We recommend you to stop using the v1 AKSEndpoint (which is not GAed), and do not build production on a previewed feature to prevent incompatibilities.
Notice that there are three options to mitigate this issue:
- If you'd like to use endpoint, you can directly migrate to our v2 stack to use SDK/CLI V2 to creat the online-endpoint in v2.
- If you'd like to stay on v1 while using the new azuremlfe-f2 v2, you have to use v1 webservice instead of the deprecated v1 endpoint, since scoring f2 v2 doesn't support v1 endpoint traffic routing.
- If you'd like to continue using the v1 AKSEndpoint, we can roll back the azureml-fe to be v1 in your clusters. In this case, the version of azureml-fe will be pinned at v1, means you can not gain the performance improvement and new feature support in the future. To roll back the azureml-fe, please send an email to [email protected], indicating that you want to pin your fe version to be v1, while providing the AKS cluster resource ID to us.

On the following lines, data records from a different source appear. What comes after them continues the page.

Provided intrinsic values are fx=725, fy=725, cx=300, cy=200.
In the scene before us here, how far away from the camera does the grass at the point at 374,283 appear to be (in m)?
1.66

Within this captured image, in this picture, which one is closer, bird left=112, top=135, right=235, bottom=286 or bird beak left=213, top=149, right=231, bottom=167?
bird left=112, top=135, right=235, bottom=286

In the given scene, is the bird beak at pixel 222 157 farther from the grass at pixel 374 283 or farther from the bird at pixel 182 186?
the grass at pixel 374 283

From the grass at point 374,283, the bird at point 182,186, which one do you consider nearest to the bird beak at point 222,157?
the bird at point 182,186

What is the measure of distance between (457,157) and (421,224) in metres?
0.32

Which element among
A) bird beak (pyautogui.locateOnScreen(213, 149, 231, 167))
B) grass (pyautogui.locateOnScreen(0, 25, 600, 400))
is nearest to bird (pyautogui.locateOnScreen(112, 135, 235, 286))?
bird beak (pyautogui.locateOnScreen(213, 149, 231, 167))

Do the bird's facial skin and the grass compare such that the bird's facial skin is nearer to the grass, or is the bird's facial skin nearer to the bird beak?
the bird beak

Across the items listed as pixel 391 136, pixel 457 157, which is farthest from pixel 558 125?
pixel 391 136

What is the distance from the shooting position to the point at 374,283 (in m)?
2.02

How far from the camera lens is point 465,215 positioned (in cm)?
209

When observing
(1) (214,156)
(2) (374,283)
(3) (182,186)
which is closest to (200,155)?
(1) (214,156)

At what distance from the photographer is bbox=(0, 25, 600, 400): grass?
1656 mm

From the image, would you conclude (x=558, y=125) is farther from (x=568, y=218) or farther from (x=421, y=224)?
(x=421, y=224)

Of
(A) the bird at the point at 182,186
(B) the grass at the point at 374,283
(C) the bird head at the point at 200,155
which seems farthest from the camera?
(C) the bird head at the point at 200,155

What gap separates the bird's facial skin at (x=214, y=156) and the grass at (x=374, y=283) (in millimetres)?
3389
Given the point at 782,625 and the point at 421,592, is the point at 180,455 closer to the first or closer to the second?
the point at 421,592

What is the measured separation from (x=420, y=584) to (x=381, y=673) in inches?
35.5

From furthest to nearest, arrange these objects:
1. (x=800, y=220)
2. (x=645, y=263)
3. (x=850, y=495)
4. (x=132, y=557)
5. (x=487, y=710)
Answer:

Hi @hao-happify. Thank you for opening this issue and giving us the opportunity to assist. We believe that this has been addressed. If you feel that further discussion is needed, please add a comment with the text “/unresolve” to remove the “issue-addressed” label and continue the conversation.
@jiaochenlu
Thank you for the explanation and the recommendation. I will try to upgrade to v2 instead.
Hi @hao-happify, since you haven’t asked that we “/unresolve” the issue, we’ll close this out. If you believe further discussion is needed, please add a comment “/unresolve” to reopen the issue.